There are moments where I let my brain play a certain game, and I call it, “None Of This Really Happened.” I start to try to convince myself that all of the dissociation, PTSD, depression is all in my head. My head made it all up. I have an active imagination, so let’s just move on. Let’s call up the entire family, and have a reunion.

Then I will erase all traces of DID and PTSD from my mind and body. All will be well, and I can resume a normal life again.

I want to call up all the people that have ever been scared off from my life because of the chaos of PTSD and DID, and I want to tell them such chaos will never happen again. We can go back to a normal friendship.

The almost-boyfriends and former boyfriends that fled from me with legitimate concern and worry, I want to tell them that the madness is behind us. I’m a “normal” person now that is fit for a relationship.

I want to say to everyone that I am sorry for my freakdom, and it will never happen again.

I wish it could be this simple, as simple as an over active imagination.

Whoa to you, Mr. Lame Date

I really liked Mr. Lame Date. Of course, I did not know he was a lame date at the moment I became smitten with him. I won’t even call him a boyfriend because it was so short-lived. But it was passionate and, like many relationships in the early stage, full of promise. We had a lot in common, he made me laugh, and those boy-next-door looks of his did not hurt.

Inevitably, once you get past the fun pleasantries at the initial stages you have to start sharing the some of the real-life less than ideal crap that we have floating around in our lives. My floatie is my PTSD and Dissociative Identity Disorder. His is his ex-wife that has schizo-affective disorder.

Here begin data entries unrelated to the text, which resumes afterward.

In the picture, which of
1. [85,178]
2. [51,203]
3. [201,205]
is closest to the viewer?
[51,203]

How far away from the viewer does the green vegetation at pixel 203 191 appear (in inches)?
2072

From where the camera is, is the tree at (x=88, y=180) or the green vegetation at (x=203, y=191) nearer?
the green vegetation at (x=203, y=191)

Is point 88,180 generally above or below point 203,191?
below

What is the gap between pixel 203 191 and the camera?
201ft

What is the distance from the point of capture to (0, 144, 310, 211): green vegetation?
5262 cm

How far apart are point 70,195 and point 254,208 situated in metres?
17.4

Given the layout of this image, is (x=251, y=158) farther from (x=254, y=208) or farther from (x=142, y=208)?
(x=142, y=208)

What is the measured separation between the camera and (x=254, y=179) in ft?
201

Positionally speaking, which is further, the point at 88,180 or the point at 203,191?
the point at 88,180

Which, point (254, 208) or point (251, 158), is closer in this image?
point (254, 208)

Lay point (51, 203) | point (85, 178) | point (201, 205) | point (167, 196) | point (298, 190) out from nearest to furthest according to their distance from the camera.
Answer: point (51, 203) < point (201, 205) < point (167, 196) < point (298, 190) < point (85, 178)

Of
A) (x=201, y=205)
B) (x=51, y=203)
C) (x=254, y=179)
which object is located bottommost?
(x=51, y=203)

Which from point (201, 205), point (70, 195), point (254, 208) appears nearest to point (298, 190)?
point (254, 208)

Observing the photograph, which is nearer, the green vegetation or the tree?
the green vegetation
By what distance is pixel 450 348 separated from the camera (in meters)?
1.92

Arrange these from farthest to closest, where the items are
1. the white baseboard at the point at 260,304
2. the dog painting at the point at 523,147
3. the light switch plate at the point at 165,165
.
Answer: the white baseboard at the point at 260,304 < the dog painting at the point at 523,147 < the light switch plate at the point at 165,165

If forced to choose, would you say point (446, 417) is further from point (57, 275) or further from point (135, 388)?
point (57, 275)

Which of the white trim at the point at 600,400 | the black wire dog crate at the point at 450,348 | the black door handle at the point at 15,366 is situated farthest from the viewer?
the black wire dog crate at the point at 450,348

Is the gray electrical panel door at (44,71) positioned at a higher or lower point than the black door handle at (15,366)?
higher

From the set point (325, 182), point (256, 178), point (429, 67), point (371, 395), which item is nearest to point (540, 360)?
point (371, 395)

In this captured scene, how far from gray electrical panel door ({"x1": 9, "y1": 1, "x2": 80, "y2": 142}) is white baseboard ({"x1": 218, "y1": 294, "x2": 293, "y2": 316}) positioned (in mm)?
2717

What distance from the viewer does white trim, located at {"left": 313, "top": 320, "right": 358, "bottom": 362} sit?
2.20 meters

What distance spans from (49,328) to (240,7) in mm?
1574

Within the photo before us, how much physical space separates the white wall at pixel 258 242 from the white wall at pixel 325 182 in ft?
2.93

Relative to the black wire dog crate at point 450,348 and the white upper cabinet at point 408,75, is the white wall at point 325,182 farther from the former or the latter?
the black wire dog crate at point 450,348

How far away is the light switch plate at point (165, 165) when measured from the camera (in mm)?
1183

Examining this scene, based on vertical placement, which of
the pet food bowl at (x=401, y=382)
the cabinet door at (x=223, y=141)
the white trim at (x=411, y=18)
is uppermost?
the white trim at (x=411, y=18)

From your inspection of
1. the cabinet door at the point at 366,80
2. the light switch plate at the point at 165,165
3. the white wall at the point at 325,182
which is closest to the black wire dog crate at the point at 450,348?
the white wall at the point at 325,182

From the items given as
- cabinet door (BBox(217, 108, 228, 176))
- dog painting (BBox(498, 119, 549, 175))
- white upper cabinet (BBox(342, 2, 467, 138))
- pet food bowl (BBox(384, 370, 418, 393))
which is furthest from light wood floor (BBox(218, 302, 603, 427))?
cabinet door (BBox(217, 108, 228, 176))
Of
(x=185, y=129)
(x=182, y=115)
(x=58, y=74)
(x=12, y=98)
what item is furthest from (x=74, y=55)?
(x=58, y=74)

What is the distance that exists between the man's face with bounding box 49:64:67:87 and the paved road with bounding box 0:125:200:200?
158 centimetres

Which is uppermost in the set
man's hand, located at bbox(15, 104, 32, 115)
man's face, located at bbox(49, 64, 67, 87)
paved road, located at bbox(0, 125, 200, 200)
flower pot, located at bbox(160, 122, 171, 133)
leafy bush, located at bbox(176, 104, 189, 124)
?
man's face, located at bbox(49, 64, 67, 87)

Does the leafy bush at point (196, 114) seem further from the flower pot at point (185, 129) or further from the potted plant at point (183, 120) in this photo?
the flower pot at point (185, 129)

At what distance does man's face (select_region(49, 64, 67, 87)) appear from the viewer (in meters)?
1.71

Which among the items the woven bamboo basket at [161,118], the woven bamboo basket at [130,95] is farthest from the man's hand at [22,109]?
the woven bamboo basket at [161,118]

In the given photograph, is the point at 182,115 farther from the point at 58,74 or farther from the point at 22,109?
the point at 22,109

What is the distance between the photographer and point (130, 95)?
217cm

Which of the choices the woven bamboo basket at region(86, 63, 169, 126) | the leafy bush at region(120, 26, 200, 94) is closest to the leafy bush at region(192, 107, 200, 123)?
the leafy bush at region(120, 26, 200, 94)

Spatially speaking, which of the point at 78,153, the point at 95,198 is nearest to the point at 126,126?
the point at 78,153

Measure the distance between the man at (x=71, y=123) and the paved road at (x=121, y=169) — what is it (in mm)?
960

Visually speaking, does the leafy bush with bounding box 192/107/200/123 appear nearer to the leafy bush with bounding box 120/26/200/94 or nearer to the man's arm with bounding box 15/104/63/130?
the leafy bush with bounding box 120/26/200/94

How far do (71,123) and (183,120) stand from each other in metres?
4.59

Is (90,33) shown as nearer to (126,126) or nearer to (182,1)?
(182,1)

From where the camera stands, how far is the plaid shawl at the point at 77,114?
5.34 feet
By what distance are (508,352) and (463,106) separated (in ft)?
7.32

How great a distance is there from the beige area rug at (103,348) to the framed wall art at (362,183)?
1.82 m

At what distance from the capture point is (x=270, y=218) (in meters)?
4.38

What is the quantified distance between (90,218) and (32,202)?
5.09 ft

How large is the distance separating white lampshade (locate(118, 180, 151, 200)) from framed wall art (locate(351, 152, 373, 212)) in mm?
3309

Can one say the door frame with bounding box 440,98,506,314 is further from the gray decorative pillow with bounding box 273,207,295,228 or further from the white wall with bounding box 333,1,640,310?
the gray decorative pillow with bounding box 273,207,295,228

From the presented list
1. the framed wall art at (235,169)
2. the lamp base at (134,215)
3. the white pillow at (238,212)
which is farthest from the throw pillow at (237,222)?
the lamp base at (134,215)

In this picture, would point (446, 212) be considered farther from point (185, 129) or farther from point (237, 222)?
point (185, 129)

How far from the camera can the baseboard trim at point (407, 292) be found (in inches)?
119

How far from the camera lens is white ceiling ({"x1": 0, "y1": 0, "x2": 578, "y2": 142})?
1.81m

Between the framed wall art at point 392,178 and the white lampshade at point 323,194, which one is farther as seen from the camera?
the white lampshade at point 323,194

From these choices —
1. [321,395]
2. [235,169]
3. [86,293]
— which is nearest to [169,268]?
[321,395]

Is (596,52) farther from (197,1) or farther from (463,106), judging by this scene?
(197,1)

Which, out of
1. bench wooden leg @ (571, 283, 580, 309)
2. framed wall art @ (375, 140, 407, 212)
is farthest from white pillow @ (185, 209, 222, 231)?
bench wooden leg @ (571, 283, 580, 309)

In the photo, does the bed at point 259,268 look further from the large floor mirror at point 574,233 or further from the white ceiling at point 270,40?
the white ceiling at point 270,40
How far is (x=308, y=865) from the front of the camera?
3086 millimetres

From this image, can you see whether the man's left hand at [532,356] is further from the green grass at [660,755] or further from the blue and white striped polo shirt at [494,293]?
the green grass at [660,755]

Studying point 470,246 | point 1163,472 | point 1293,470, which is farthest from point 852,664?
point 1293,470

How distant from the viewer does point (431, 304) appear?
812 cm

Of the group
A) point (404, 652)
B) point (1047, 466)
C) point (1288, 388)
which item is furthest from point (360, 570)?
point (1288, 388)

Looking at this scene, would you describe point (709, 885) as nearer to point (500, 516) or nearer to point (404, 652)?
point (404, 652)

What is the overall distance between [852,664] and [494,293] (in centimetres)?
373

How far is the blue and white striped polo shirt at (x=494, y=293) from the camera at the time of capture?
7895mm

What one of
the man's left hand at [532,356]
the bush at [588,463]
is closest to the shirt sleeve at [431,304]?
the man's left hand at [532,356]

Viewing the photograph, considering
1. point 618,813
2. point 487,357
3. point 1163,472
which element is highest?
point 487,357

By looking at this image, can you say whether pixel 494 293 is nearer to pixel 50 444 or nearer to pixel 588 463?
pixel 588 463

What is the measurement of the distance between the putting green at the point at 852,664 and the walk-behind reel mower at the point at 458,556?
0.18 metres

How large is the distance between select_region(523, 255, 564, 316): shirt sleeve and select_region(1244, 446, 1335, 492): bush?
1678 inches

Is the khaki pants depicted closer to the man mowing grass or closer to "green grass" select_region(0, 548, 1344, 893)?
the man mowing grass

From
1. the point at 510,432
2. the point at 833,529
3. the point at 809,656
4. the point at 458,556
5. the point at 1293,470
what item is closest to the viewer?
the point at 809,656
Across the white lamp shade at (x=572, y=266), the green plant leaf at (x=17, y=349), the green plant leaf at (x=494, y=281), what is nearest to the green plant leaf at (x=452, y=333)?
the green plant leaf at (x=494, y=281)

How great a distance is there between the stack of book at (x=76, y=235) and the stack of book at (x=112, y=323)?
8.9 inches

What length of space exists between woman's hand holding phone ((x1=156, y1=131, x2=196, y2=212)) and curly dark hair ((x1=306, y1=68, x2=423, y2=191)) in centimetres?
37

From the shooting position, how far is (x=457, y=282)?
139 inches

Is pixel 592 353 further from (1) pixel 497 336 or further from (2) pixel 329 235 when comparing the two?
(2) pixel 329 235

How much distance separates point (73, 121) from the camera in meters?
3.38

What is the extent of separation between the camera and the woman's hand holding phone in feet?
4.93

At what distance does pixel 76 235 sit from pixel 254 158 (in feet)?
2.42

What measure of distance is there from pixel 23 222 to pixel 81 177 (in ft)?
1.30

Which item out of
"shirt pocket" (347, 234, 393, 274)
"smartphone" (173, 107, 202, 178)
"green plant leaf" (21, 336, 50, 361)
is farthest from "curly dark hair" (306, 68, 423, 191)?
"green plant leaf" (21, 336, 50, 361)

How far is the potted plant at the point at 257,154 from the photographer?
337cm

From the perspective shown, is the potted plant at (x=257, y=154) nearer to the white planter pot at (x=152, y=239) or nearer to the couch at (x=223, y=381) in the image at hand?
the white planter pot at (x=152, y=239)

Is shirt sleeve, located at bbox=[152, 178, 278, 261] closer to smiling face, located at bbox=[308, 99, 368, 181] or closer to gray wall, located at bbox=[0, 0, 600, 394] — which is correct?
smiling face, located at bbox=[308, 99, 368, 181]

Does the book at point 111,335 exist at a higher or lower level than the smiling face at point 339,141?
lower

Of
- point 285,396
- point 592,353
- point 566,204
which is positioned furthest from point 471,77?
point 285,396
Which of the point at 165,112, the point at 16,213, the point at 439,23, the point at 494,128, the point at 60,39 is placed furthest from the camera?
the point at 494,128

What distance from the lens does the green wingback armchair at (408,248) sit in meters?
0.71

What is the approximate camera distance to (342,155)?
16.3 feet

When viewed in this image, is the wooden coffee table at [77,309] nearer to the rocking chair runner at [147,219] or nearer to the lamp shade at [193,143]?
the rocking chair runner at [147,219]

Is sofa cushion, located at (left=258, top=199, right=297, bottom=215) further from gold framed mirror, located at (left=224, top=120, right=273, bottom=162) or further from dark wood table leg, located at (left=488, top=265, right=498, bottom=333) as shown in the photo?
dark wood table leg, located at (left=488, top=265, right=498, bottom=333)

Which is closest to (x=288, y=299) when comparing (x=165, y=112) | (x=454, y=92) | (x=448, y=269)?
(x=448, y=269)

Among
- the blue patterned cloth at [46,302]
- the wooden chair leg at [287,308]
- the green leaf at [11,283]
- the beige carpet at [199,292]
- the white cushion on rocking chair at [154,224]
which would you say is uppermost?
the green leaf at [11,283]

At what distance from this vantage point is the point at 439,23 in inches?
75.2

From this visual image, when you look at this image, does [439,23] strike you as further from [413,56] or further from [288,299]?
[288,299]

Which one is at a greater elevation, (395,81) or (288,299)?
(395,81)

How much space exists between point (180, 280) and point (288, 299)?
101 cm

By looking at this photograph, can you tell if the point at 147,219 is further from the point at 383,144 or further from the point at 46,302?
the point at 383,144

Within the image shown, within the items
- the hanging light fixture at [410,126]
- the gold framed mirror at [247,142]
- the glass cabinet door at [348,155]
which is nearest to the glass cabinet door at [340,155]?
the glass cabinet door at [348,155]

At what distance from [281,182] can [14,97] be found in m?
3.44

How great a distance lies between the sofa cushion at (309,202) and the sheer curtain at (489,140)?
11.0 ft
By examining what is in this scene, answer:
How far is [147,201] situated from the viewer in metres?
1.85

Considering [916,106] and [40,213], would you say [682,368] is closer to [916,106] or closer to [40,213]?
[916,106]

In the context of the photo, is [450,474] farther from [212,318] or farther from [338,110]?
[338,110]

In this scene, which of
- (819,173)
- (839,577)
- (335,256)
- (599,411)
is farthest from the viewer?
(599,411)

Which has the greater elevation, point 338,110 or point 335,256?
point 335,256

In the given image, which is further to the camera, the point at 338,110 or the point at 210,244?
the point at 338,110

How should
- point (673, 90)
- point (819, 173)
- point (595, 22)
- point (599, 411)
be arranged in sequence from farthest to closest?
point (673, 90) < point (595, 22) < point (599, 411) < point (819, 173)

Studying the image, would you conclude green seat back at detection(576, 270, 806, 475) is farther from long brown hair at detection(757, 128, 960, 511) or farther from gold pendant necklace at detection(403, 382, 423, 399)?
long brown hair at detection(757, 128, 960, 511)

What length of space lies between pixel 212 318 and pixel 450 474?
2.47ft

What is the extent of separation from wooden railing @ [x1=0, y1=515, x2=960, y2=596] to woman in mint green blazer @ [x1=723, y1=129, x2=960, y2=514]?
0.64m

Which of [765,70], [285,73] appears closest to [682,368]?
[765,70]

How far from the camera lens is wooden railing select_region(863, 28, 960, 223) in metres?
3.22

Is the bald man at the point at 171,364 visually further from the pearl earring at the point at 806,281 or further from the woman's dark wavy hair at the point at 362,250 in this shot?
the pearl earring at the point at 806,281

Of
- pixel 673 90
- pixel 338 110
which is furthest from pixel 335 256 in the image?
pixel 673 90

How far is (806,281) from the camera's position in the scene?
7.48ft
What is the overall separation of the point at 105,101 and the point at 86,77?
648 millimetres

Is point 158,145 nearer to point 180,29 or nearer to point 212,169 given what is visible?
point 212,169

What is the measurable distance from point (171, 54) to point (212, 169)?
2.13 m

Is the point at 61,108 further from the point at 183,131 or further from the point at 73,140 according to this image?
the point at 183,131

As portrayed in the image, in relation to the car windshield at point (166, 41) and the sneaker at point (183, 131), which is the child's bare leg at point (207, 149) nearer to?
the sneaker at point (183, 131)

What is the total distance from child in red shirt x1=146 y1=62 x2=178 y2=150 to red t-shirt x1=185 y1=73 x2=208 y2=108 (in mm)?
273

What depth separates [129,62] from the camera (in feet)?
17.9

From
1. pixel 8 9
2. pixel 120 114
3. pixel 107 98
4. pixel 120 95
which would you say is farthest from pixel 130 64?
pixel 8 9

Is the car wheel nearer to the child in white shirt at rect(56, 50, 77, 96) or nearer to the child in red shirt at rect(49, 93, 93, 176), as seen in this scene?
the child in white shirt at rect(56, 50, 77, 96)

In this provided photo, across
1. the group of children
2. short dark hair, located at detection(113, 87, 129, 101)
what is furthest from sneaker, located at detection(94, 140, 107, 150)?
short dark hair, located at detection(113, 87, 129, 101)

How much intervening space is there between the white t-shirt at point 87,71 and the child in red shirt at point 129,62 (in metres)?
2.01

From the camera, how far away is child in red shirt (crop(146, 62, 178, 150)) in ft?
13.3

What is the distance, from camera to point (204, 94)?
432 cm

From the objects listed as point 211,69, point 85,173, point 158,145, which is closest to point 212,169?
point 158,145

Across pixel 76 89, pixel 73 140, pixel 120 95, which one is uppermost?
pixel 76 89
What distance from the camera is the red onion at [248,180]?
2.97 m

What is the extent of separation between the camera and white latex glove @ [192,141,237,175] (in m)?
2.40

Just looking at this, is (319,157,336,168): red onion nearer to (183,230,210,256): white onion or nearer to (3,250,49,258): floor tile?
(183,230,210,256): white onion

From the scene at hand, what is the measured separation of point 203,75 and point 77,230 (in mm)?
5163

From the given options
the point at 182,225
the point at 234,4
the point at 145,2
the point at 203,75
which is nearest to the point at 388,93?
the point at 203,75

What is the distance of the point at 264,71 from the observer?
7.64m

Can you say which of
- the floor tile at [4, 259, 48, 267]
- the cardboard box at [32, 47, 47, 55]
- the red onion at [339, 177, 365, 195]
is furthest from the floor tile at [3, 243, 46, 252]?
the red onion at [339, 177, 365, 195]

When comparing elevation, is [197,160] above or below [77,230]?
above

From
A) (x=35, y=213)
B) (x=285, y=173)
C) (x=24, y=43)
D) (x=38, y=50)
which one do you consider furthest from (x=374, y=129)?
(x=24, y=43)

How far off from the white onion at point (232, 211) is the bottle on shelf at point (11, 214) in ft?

After becoming close in a relatively short period of time he texted me today, yes, you read that right, he TEXTED me to say that he needs to “apply the brakes.” He finds me intelligent and “awfully interesting” (such an odd phrase), but he’s not ready to deal with someone who has similar issues to his ex-wife. Well, I didn’t know that PTSD and DID were similar to schizo-affective disorder!

It is sad to me that he’s made a broad generalization about my mental illness without knowing a whole lot about it. But, for me, the worst part is that I had him over to my apartment. I let very few people into my apartment, but I let him in because I really liked him.

So, Mr. Lame Date, to sum it up, you’re a first-class jerk. You knew I rarely let people into my apartment, but you persuaded me to have you over, and I allowed it. I allowed myself to get close to you, and incorrectly assessed you as one of the “good guys.” I was wrong. And perhaps most importantly, I regret giving you 4 of my freshly baked chocolate peanut butter cookies. You are so not worthy of such fine baking. Procurement of fine baked goods under false pretenses will inevitably backfire into bad karma.